PROBLEM TO WORK ON
Lay out every line of the entries below as a numbered list, skipping any blank lines. Leave the pictures out.

————

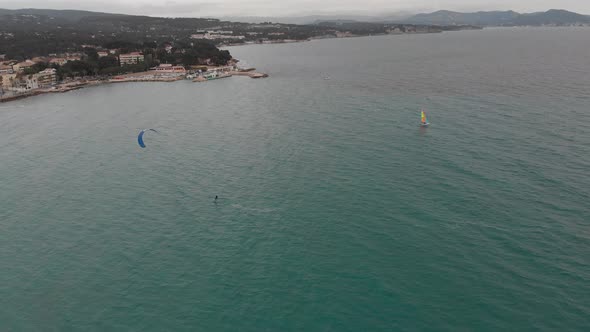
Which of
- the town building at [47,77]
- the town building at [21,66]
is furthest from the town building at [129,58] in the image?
the town building at [47,77]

————

EXERCISE RESPONSE
1. Which of
2. - the town building at [47,77]
3. - the town building at [21,66]
4. is furthest from the town building at [129,58] in the image?
5. the town building at [47,77]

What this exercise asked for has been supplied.